> Material provided:

# # # #

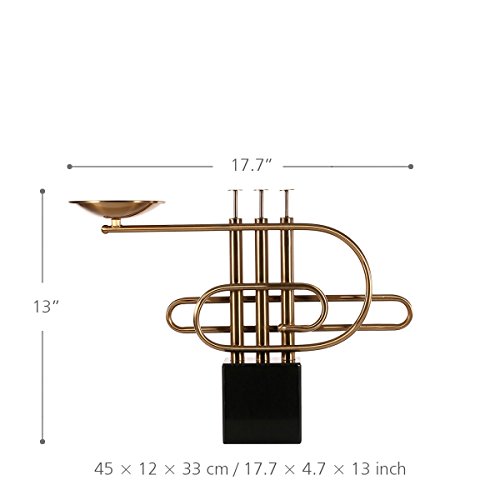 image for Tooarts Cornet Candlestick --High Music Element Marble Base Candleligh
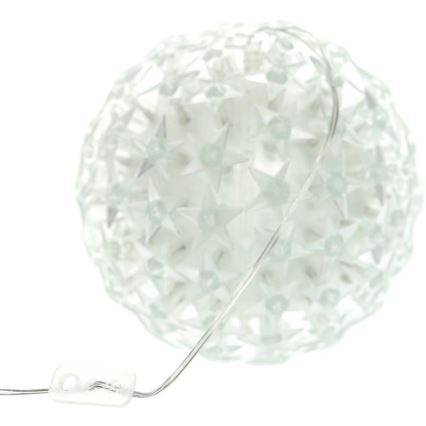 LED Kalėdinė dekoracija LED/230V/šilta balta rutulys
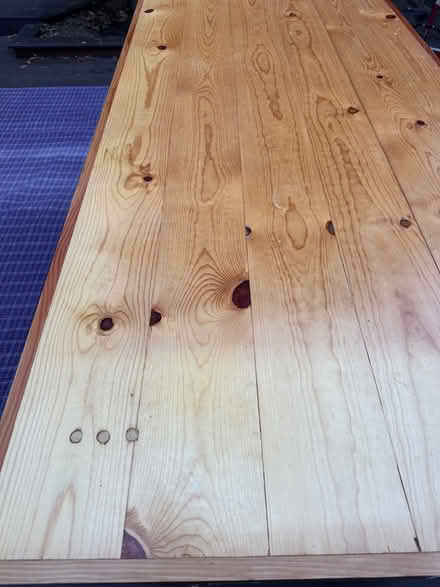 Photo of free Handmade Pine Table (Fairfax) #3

# # # #

> Exercise prompt: Using the data above, write out every line exactly, leaving the images behind.

> Exercise result:
 image for Tooarts Cornet Candlestick --High Music Element Marble Base Candleligh
 LED Kalėdinė dekoracija LED/230V/šilta balta rutulys
 Photo of free Handmade Pine Table (Fairfax) #3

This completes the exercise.